A year ago, uber-critic Greg Tate elicited much chatter when he described Alicia Keys's As I Am as "very much an album in the old-fashioned sense, a complete work: one you shouldn't subject to shuffle before you've given Keys's sequencing a chance to work its magic, its rising and falling arcs, its gut-punch-and-goose-bumps denouement." A year later Keys's "Teenage Love" was as ubiquitous as summer, her love anthem "Like You'll Never See Me Again" bought a beloved Black soap opera star back from the dead, and "Superwoman" has many dreaming of the first Black First Lady and first baby-gurls in the White House.

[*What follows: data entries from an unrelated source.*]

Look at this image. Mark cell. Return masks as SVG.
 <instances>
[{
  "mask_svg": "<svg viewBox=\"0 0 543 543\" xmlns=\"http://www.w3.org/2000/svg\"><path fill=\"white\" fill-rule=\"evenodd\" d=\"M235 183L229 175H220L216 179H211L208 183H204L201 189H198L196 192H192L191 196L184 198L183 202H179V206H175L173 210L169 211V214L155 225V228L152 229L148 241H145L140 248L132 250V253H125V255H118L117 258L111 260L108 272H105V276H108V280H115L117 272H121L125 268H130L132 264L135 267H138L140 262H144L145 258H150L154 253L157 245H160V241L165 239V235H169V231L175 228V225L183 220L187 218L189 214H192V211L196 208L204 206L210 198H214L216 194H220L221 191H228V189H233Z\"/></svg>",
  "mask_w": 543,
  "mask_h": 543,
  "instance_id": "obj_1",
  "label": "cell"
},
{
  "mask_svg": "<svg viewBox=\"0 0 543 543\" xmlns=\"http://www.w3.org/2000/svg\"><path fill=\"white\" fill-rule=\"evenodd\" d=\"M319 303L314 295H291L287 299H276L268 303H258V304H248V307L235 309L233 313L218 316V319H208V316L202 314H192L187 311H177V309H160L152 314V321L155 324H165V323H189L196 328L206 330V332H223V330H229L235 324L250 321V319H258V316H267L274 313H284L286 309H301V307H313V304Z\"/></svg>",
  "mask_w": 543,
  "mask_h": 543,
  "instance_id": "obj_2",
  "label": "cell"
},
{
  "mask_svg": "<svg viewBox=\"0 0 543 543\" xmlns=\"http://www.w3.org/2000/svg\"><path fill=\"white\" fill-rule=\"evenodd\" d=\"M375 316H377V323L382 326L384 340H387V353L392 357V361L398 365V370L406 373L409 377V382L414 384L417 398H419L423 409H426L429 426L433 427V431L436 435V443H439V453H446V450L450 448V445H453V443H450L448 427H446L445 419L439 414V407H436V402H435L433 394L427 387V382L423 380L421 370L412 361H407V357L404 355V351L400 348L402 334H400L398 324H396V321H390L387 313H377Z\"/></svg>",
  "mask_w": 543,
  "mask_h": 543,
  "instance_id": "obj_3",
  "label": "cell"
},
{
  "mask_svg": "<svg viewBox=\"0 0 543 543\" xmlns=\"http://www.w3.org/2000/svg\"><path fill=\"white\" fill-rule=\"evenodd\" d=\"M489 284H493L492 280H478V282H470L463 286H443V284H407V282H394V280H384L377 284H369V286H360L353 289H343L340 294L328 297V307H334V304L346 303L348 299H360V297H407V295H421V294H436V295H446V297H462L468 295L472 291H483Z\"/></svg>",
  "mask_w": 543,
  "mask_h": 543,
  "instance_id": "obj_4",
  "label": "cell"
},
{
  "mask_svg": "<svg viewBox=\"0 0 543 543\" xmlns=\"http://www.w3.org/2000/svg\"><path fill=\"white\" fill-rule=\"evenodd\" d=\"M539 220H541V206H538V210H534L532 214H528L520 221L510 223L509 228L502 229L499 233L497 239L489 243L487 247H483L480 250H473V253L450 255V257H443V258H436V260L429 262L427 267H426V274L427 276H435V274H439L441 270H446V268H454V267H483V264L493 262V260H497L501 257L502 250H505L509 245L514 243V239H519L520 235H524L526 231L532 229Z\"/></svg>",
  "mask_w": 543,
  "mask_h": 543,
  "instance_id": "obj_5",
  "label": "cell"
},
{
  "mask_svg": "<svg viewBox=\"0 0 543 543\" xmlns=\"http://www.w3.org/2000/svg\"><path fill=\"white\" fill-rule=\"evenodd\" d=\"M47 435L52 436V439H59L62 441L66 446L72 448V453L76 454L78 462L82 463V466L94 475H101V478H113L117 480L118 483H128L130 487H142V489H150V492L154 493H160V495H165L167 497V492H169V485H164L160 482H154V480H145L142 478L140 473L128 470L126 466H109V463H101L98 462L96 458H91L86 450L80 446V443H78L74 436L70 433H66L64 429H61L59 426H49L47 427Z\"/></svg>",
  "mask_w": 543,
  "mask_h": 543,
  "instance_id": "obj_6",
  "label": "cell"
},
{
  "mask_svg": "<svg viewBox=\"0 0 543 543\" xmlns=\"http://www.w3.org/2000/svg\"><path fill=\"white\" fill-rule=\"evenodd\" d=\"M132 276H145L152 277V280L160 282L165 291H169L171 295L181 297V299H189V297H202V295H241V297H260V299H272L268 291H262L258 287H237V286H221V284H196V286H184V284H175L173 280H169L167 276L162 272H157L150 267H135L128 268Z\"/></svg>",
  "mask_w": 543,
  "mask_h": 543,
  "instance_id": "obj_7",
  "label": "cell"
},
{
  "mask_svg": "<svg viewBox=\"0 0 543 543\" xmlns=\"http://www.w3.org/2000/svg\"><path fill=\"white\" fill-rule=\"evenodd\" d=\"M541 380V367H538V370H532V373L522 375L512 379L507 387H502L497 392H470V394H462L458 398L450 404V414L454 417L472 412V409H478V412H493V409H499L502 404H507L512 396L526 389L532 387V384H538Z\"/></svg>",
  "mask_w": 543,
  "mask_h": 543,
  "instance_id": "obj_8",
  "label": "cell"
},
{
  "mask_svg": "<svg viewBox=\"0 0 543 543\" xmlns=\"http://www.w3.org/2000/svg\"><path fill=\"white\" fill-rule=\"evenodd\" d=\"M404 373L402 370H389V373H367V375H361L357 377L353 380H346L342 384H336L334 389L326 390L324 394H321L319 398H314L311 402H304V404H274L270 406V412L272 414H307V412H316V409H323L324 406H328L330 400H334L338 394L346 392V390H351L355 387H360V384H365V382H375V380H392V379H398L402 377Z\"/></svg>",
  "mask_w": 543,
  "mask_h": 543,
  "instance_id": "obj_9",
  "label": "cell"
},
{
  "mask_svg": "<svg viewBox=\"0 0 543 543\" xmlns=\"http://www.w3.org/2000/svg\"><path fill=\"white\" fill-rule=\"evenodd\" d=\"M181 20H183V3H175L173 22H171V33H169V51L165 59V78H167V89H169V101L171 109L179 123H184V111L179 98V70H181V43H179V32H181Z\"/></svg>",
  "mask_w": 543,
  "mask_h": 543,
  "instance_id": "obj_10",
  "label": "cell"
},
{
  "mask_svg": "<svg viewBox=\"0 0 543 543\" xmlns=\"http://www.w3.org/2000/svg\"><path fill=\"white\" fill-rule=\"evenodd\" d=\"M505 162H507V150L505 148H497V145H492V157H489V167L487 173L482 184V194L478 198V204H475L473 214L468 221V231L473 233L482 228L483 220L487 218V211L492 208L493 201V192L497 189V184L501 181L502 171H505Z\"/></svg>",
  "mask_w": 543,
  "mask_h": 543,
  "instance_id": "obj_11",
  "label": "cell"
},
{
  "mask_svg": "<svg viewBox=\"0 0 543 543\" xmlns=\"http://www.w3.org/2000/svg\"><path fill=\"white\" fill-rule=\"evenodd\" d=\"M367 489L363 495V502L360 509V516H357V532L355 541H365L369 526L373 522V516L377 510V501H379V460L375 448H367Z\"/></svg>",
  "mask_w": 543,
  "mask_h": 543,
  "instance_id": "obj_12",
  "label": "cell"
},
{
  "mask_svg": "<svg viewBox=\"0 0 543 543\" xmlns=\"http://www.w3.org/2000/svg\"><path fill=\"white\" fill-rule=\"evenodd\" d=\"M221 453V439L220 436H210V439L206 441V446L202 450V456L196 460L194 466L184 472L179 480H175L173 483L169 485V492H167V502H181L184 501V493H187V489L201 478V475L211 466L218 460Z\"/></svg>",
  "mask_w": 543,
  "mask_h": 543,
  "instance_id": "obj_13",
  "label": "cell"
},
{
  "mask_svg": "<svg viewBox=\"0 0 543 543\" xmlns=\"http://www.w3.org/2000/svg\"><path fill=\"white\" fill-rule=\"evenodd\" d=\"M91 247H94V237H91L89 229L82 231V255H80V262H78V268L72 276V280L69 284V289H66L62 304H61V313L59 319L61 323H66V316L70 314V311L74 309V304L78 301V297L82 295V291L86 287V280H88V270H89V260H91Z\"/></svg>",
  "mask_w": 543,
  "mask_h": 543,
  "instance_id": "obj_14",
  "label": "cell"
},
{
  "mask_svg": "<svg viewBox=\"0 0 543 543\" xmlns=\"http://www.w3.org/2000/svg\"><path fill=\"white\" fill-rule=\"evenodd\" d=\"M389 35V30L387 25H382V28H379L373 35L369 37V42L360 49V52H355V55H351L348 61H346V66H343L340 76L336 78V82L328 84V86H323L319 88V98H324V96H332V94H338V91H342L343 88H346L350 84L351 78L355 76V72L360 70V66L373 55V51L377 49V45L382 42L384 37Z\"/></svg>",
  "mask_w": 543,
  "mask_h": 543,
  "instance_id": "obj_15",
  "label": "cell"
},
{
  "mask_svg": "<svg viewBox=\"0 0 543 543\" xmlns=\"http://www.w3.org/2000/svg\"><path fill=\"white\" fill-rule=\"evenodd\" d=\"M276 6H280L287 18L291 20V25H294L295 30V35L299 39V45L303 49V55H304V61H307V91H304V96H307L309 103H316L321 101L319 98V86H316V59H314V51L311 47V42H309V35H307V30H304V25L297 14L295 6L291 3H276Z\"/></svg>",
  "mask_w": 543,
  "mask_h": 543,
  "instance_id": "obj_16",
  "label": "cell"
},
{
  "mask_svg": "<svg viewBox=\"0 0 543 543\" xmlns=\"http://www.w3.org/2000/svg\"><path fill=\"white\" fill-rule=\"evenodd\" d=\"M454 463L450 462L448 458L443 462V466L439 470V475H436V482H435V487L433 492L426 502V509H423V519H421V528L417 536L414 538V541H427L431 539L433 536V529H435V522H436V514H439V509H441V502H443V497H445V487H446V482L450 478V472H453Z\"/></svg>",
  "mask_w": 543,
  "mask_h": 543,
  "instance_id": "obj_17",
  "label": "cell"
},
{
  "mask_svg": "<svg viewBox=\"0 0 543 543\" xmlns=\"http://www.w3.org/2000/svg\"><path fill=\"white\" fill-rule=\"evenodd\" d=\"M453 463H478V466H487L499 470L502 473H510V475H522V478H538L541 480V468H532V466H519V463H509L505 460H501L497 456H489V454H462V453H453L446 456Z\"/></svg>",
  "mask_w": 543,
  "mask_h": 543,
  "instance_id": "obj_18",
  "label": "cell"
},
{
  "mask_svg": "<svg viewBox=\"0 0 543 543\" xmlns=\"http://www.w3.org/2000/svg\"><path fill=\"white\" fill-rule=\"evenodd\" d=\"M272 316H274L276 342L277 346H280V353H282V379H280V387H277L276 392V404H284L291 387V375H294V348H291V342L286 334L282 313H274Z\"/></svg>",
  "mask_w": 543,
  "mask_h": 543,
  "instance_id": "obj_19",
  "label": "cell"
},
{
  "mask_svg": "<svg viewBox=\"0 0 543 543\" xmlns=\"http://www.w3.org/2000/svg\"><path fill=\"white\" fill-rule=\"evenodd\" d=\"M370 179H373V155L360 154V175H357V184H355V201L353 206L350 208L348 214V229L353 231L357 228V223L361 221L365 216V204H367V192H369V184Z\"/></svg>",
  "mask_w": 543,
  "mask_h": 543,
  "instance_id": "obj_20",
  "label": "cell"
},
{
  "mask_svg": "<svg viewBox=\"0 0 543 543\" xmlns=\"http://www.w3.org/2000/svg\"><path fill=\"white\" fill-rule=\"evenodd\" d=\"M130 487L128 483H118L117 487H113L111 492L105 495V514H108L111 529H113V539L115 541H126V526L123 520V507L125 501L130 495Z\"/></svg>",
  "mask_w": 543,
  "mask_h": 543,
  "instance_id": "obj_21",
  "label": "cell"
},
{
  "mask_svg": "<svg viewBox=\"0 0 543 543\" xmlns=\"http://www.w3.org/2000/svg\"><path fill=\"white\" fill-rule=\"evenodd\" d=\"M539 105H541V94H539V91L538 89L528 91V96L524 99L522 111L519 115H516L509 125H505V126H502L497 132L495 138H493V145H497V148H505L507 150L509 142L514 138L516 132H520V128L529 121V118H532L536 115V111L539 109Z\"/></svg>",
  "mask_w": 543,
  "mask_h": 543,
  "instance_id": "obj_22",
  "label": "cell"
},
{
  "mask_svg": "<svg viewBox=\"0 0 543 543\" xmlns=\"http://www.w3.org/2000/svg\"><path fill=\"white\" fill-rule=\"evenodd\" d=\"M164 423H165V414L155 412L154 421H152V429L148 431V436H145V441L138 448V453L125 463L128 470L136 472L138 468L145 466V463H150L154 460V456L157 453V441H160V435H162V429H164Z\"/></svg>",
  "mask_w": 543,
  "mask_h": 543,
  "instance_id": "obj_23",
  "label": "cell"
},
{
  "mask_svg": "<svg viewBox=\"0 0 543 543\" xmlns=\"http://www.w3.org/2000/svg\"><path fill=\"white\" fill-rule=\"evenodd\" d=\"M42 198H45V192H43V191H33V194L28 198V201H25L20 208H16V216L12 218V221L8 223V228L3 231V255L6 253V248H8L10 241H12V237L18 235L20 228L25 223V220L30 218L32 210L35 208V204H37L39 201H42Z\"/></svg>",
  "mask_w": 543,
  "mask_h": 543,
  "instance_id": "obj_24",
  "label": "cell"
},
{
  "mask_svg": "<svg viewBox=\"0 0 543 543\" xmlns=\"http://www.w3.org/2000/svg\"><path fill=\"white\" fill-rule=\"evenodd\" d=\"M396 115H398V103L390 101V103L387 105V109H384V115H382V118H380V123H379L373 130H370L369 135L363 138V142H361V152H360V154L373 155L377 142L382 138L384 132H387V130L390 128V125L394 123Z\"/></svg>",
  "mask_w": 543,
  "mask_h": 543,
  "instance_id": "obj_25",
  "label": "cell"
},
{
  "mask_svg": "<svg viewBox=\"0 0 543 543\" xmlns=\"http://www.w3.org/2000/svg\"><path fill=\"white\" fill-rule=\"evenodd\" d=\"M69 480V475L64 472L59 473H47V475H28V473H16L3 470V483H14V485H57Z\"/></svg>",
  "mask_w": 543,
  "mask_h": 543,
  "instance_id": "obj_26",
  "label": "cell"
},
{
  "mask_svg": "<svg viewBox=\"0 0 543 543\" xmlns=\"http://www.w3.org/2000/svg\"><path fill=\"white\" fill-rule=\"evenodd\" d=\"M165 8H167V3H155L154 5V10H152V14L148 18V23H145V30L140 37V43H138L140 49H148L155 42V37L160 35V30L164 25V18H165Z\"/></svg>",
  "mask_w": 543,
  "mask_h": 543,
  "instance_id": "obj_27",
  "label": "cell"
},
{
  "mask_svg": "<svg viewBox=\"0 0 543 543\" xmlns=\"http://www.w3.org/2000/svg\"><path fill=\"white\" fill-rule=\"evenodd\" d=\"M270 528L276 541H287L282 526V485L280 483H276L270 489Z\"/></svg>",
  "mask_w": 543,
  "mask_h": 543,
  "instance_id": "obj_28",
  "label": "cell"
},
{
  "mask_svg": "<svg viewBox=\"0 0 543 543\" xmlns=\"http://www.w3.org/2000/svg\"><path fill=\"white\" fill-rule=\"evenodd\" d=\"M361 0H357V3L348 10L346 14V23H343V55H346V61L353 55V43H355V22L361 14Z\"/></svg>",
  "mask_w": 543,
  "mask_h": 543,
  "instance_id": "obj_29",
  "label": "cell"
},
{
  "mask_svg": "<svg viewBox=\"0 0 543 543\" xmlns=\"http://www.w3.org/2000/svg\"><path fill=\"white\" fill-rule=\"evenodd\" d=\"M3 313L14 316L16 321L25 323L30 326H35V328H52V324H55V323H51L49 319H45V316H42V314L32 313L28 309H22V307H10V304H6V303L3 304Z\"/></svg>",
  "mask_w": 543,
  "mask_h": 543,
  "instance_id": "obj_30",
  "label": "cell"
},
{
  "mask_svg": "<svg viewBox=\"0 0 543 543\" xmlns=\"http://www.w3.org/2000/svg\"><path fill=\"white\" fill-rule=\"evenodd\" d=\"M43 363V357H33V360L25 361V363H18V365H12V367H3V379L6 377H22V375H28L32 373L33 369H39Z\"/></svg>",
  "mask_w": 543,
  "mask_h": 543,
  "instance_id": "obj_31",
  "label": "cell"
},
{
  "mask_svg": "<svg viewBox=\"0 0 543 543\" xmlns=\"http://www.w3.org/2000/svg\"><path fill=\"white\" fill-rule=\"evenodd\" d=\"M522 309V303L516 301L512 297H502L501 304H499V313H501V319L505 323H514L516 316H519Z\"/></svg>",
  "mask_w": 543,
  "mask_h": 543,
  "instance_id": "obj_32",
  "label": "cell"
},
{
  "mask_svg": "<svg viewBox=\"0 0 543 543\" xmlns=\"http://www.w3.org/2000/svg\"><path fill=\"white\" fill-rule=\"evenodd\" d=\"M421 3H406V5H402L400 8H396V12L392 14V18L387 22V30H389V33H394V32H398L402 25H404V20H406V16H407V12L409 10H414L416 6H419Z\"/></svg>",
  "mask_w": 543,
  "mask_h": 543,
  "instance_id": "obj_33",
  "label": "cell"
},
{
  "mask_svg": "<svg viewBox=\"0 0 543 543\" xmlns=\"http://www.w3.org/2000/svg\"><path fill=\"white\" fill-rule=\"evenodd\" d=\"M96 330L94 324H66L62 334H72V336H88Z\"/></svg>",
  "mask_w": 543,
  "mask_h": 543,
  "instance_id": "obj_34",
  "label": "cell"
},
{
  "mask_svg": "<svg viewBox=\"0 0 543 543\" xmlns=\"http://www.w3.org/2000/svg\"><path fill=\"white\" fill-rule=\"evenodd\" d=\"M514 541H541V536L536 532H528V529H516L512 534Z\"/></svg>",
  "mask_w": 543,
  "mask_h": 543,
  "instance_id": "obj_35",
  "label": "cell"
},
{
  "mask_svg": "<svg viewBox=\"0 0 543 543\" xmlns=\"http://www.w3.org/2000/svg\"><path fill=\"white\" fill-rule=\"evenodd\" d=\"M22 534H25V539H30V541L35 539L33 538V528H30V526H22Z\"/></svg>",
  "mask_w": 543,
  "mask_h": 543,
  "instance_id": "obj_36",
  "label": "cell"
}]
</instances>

Yet, I would argue that Solange Knowles's Sol-Angel and the Hadley Street Dreams realizes what Keys's As I Am only hinted at: a fully Blown black pop that is in conversation with its 1960s predecessors like Dionne Warwick, Barbara Lewis and The Shirelles. Hadley Street Dreams is more Maxine Brown and Diana Ross than Aretha Franklin and Mabel John and too many folk can't make that distinction as they conjure the Soul Goddesses from a time long-gone--but not as long as we'd like to believe it was. Truth be told, Ms. Knowles probably can't make those distinctions either, but damn if the music don't speak for her.

Ms. Knowles remains earnest throughout--you can almost hear the ghost of young George Kerr or Jerry Wexler imploring her: "sing Black gal, sing!"--as on the Neptunes produced (surprise, surprise) lead single "I Decided". The day-glow-time-portal video for "I Decided", should give enough folk reason to pause and they won't be disappointed. Jack Splash of "Teen Age Love" fame provides the blueprint for three tracks, of which "T.O.N.Y." is the most notable.

As always on these period pieces, Marvin Gaye continues to be evoked though most have yet to find the right pitch beyond the poles of social justice and gratuitous sex that marked his most popular music. Splash and Knowles mine the former and it is as expected, forgettable.

Hadley Street Dreams is much more assured when the theme is less ambitious--like the Holland-Dozier-Holland knock-off "Would've Been the One" and the Soul throwback "6 O'clock Blues"--or when simply wandering through the corridors of casual psychedelia. There's no plan behind tracks like "This Bird" and "Cosmic Journey" with Bilal "rent-some-gravitas" Oliver and while I'd hesitate to call such tracks experimental or even improvisational (not likely given the professed desire to have any up-and-coming R&B Diva punch in those runs), give Knowles and her producers some credit for not needing to control song structure on every occasion.